Now that we are close to moving, we need to empty out the elephant's graveyard. Here is a small selection of the mountain of garbage-treasure I dumped on a somewhat startled electronics recycling place.

This is the first grown-up computer I ever owned, a PowerMac 6100 purchased in 1994. Its release price was $2000 in then-dollars, or about $4310 in today-dollars. Expensive machine, with a princely 48 KB of RAM. Ungraded to 64 KB for $860 in today-dollars.
This unlovely beige box was actually pretty cool-looking at the time. The plastic tabs in the back could be pulled up to get access to the innards, though they grew brittle with age and snapped off the moment I tugged on them.

I had multiple terrifying sessions of tinkering with the inside of this highly expensive box. The key accomplishment was buying a card with an Intel chip that enabled Windows to run natively on the machine. My apartment was tiny, so there wasn't really room for 2 computers.
Looking back, my mutant were-computer was a truly nifty bit of tech. Some Windows box manufacturer could make a card with an Apple silicon chip that could also run Mac natively. You'd have a computer that could run every video game, but you could also use it to pretend you're in a hip band!

This Mac has huge sentimental value to me and I really wish I could still use it. However, it shipped with a battery on the motherboard. Some time in the last 30 years, the battery leaked acid all over the delicate innards. Not even I could hoard this.
I did ask the recycling place guy if these older computers were worth anything. He laughed.
When I pressed him, he told me that the computers are all taken out into a desrt and left in big piles. Then, when we invent AI-powered robots, the robots will go out into the desert and make out with the old stuff.

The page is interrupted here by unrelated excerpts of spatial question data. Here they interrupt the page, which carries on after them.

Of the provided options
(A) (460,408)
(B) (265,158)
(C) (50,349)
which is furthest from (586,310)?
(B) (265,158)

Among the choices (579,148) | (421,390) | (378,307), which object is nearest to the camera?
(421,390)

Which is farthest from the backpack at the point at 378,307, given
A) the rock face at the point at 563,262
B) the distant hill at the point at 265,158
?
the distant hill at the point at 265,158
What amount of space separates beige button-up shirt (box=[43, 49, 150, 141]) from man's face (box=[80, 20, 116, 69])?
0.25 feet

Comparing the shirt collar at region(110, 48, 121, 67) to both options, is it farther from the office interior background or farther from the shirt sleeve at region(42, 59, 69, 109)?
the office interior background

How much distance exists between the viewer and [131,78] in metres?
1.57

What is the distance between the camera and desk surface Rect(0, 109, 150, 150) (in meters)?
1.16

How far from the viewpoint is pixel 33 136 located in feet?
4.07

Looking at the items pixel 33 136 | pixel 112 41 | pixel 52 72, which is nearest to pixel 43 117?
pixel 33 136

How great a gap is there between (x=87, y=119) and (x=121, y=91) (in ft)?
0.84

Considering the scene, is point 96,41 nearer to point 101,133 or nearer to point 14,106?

This is the monitor I got with my first Mac. A majestic 14" Magnavox that could draw art in literally hundreds of colors.

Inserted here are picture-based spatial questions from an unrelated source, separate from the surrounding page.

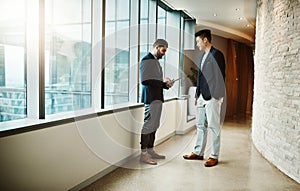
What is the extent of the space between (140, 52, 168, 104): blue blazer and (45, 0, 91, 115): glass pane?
26.8 inches

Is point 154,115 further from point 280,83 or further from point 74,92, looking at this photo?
point 280,83

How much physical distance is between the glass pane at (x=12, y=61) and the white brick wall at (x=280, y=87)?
281 cm

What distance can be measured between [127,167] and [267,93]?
234cm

$970 in today dollars. Which seems a lot, but, if you look closely, you will see this is a "Mac Color Display." Which instantly multiplied the price by 5.
Eventually, my trusty old PowerMac 6100 started making weird grinding noises. The graphics flickered. Sometimes, it belched out sulfurous smoke. At last, I gave up and bought my second Macintosh.

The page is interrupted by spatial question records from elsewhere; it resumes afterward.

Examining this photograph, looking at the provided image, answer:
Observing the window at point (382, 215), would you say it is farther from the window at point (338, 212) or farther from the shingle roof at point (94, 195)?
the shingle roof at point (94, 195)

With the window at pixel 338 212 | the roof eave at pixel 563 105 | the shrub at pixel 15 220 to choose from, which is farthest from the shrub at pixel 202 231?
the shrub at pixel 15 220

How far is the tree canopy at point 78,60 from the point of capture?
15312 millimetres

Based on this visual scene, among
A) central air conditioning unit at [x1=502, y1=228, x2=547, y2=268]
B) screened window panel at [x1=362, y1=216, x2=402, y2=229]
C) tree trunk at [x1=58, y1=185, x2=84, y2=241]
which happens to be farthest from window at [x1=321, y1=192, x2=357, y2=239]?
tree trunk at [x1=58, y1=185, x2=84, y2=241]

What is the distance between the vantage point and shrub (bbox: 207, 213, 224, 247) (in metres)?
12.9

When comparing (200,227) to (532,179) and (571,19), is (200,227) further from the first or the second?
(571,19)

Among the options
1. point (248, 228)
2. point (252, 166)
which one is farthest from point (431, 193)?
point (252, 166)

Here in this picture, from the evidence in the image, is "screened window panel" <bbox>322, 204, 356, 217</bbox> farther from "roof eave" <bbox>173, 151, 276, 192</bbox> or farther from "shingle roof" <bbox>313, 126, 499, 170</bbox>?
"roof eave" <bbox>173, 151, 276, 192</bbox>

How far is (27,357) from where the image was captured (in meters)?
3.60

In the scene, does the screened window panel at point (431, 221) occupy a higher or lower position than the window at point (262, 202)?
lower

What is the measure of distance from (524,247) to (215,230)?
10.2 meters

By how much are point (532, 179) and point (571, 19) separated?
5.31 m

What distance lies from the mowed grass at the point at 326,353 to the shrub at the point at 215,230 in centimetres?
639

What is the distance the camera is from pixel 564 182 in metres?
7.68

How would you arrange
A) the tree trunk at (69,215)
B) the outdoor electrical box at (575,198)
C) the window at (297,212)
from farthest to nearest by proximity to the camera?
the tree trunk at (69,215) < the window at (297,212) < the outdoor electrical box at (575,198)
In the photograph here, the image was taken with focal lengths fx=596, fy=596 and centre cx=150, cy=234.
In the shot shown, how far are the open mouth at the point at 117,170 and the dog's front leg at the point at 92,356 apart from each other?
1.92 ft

This PowerMac 7200 actually came with the PC board already inside it. In retrospective, this is a hilarious surrender on the part of the normally arrogant Apple Computer Inc. A brief window of humility, long before the Apple Vision Pro.
I will close with one of the many PowerMacs we bought over the years with the late, lamented flop-open design. Need to install more ram? A new card for something? Tug lightly on the side and the whole thing flops open. Tons of air free space inside to poke around. Or just clean out the dust, something we apparently never, ever did.
Apple products are different today. When I had an Apple II+ as a kid, it had commands called Peek and Poke that let you edit the computer's RAM DIRECTLY. Now you can never ever poke around or mod any Mac that costs less than $10000.
All gone now, hundreds of pounds of it. I've reached a life-point where getting rid of objects feels better than obtaining them. All of my old code is in the Cloud, waiting for the day that will never happen when I want to see it again.
Spiderweb Software creates turn-based, indie, old-school fantasy role-playing games. They are low-budget, but they’re full of good story and fun. You can still late-back the Kickstarter for our next game, Avernum 4: Greed and Glory.
I read these religiously. The man can write unlike most.
True nostalgia, right into my veins 🤣 I'd totally forgotten the PC compatibility boards were a thing. I was one of the peasants who couldn't afford them, so had to make do with an actual PC-compatible machine. But eventually we got an Apple ][+, which was dope af, then a C64, and I finally lived my dream by getting a secondhand Amiga 500, which I used to play nothing but Karateka.